Each agent that shows a property will be asked to make comments and suggestions afterward. Feedback generally includes my opinion of the interior and exterior showing conditions, how I think the property is priced compared to other homes we have seen, how long I think it will take for it to sell and what can be done to improve its marketability. I often incorporate the Buyers comments into my feedback. Its an honest way to let the Seller know how their house compares to others we are seeing and nice way for the listing agent to convey suggestions or criticisms without coming across as “the bad guy” themselves. I have no problem telling a listing agent that the house smelled like cat urine or boy socks, or that the vacant house felt cold and small and I believe it would sell faster if staged.
So… here you are, shopping for houses and you see “the one”, or at least it is close enough to meet most of your needs (I say 85% is generally a good rule) and you have been educated by your agent, so you understand there is no perfect house!
Writing an offer:
Before you make an offer to buy Colorado real estate, it is advisable to gather some more information about this property. This is where your agent is worth his/her weight in gold. They should be able to do some research and help determine what an initial (or final) offer price should be.
In addition to finding sold comparable properties and analyzing the market surrounding this house, I usually try to find out such things as:
Last sale date and price.
Last recorded mortgage. (To make rough assumptions about how much equity might be in the property.)
The owners name(s)… then attempt to find out as much as possible about them using the internet and public records, including their tax payer address.
Have building permits been pulled in the time the owner has had this house?
Are there any disclosures already available?
I like to call the listing agent and have a chat, try to gauge the Sellers motivations for selling, whether they have had other offers, serious interest or nothing as yet.
Ask the listing agent if there is any other information the Seller thinks we would benefit from.
Ask the listing agent “If we were to submit an offer to buy, what is the turn around time for a response and are there any dates that we need to work with?”
At this stage, I generally don’t tell the listing agent to expect an offer, unless I know there are already offers there, or coming. I would prefer they didn’t alert any other interested parties and coerce them into a competitive bidding situation.
As the Buyer and agent begin the process of writing an offer, the agent will also discuss with the Buyer all their options and together they will come up with a negotiation strategy (which deserves a post all of its own). The goal is getting all the Buyers needs met with the Contract to Buy Colorado real estate.

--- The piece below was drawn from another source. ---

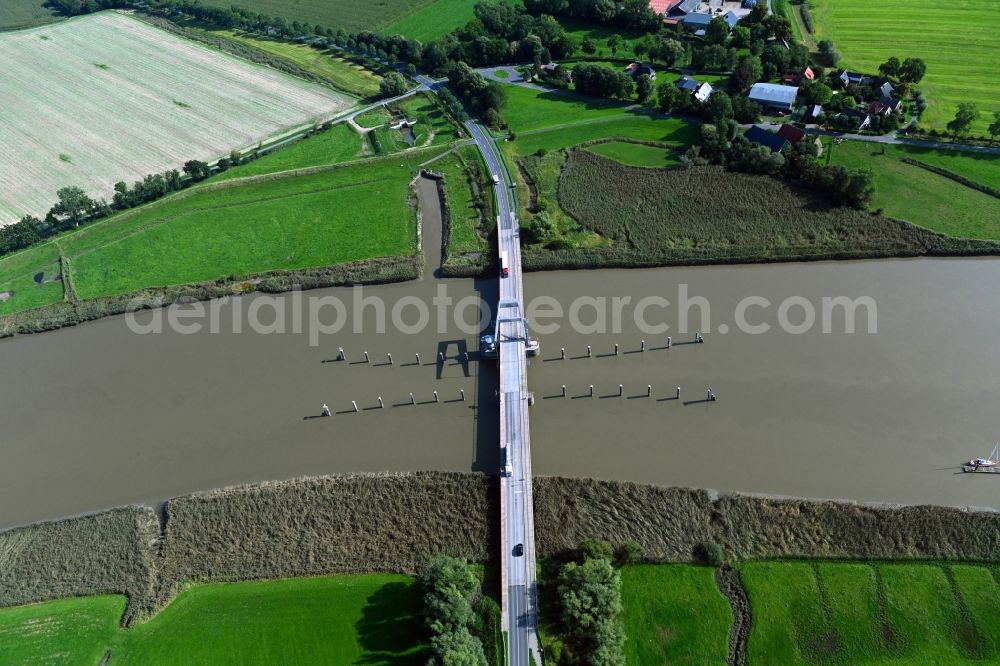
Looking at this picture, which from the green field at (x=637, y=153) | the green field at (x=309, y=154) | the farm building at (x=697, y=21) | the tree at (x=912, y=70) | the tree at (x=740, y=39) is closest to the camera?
the green field at (x=637, y=153)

What makes a strong contract?
Quick closing/specific date for closing depending on the Sellers needs
Cash or well qualified buyer, indicating a low probability for lending issues to force a termination of the contract weeks into the process.
The fewer contingencies the better (needing to sell another property, requiring inspections, appraisal)
And of course… the closer the offer price is to the list price, the more likely the seller is to a accept it.
A weak contract?
Low offer price combined with questionable ability to qualify for a mortgage, closing or other dates that don’t meet the Sellers needs and (this may surprise you) annoying the Seller.
Yes, it is possible that by letting out the cat during your second showing and leaving wet snowy footprints on the freshly cleaned carpet, the Seller has already taken a dislike to you. In this case, an acknowledgment of wrong doing and an apology would go a long way… But you better hope your offer is not competing with a similar one – from people who haven’t pissed off the Seller!